St. Louis agencies that serve people living with HIV have seen a sharp rise in requests for emergency housing.
More than 5,900 people were living with HIV in the city of St. Louis and six nearby Missouri counties at the end of 2015, according to the St. Louis Regional HIV Health Services Planning Council.
Those that need emergency housing turn to organizations like Doorways, a St. Louis-based housing agency for people living with HIV. In 2015, Doorways provided emergency housing for 276 people, up from 180 people the year before. In the first five months of 2016, coordinators placed an average of 23 people a month, which is on pace to match last year’s increase.
Though the agencies have been able to move funds around to meet the need, the reason for the rise is unclear, said Brenda Malone, a program director for Doorways.
“It’s really hard to pinpoint,” she said. “We’ve had a lot of folks that are kicked out of their homes by their parents — the younger populations, 18 to 24. That’s a large population that we’re serving right now.”
Malone said a handful of new initiatives in the region have worked to find people who had fallen out of care, and connect them with programs.
Every week, more than a dozen people request a place to stay, she said.

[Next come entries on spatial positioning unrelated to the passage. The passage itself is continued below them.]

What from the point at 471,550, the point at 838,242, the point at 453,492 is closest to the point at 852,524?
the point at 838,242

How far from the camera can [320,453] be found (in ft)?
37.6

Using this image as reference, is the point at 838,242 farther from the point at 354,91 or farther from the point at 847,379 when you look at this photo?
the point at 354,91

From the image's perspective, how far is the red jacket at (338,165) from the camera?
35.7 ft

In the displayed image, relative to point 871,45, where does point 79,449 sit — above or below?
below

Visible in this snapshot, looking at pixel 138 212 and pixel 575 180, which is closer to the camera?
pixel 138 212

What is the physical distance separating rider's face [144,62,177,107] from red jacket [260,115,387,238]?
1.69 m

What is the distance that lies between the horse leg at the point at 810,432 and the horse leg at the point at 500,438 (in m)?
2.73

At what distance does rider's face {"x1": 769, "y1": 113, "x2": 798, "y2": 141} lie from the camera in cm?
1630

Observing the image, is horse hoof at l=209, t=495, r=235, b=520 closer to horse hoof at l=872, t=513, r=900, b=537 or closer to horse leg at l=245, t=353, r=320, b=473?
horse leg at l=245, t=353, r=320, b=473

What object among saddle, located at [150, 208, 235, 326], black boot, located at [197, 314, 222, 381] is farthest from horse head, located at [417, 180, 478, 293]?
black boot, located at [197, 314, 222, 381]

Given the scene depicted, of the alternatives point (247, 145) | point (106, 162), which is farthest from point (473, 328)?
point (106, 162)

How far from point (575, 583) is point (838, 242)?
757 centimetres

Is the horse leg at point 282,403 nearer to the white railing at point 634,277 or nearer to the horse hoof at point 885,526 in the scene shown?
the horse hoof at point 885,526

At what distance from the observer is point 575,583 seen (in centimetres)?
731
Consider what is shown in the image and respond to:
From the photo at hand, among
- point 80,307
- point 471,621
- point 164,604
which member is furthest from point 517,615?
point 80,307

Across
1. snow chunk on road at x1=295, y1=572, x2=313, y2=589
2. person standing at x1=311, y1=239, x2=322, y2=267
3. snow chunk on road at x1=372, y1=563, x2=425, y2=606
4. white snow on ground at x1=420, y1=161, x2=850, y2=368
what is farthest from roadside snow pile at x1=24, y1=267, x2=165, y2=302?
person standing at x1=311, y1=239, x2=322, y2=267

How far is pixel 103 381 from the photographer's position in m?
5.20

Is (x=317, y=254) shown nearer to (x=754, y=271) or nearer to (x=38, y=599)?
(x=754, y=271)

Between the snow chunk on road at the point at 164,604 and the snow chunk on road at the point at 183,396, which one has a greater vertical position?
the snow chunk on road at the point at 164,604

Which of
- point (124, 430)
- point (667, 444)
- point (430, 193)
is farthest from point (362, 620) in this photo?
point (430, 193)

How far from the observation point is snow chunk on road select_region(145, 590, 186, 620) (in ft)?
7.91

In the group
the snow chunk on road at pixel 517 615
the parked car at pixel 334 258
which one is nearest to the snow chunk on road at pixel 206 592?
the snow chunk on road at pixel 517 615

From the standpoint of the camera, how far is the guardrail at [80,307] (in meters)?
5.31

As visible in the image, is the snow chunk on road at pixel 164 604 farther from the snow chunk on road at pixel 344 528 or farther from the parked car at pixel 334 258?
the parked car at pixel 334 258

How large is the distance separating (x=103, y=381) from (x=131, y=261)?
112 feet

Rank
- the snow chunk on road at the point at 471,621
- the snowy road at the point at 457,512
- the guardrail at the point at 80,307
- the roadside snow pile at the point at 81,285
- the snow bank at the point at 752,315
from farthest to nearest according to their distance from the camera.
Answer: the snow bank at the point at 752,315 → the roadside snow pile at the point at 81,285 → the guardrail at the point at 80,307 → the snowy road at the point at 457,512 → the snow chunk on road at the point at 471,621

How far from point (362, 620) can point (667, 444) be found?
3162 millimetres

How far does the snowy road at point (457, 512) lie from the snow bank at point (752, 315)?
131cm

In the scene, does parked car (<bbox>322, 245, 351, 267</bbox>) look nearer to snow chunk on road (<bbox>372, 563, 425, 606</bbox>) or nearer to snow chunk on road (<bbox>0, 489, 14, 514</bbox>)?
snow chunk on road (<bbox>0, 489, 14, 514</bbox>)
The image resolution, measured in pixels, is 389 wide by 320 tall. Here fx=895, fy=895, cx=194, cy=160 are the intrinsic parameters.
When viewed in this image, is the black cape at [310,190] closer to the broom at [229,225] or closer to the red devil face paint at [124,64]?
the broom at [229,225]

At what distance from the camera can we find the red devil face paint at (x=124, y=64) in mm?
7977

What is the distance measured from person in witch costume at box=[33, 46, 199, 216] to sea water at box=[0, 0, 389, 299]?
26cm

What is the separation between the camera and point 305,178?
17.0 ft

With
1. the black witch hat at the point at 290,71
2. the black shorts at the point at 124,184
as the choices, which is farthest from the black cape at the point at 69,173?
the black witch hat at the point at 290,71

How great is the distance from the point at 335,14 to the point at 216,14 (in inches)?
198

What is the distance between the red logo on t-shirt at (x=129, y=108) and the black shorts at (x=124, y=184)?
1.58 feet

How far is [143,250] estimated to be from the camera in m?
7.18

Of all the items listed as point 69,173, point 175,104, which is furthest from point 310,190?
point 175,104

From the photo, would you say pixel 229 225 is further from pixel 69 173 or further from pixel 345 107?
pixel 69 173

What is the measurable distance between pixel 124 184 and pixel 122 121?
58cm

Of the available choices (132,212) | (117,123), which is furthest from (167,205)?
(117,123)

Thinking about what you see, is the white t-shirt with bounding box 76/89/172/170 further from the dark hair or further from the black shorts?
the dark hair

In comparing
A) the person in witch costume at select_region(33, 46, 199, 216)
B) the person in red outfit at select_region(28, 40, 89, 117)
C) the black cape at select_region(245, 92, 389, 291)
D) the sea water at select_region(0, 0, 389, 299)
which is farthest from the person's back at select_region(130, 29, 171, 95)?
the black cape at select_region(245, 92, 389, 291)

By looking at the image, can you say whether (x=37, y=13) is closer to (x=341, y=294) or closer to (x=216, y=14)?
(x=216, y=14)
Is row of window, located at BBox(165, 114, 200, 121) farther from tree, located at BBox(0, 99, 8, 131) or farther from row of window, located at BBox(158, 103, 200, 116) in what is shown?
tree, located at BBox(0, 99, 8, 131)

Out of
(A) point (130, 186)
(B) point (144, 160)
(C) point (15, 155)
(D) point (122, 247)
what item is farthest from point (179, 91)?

Often, the program will only be able to get in contact with three or four clients to successfully place them in a dedicated rooming house or hotel.
“Living with HIV, they’re dealing with a totally different set of circumstances,” Malone said. “In homeless shelters, typically — clients are residing in a cot, sharing a room with numerous people, side by side, not able to take their [medications] on time or in full.”
Other times, Malone said, the program she works for can cater to people who are transgender and do not feel safe in a traditional shelter.
But why the need is rising now has flummoxed both Malone and public officials.
“It began to happen last fall, which was unusual,” said Maggie Hourd-Bryant, a grants administrator for the City of St. Louis Department of Health. “Generally in the fall, winter months, people live with family. Because of the cold weather, people are more likely to allow folks to live with them.”
Getting people into care so they can manage their disease means that they can live a healthy, normal lifespan and avoid passing HIV along to their partners, Hourd-Bryant said.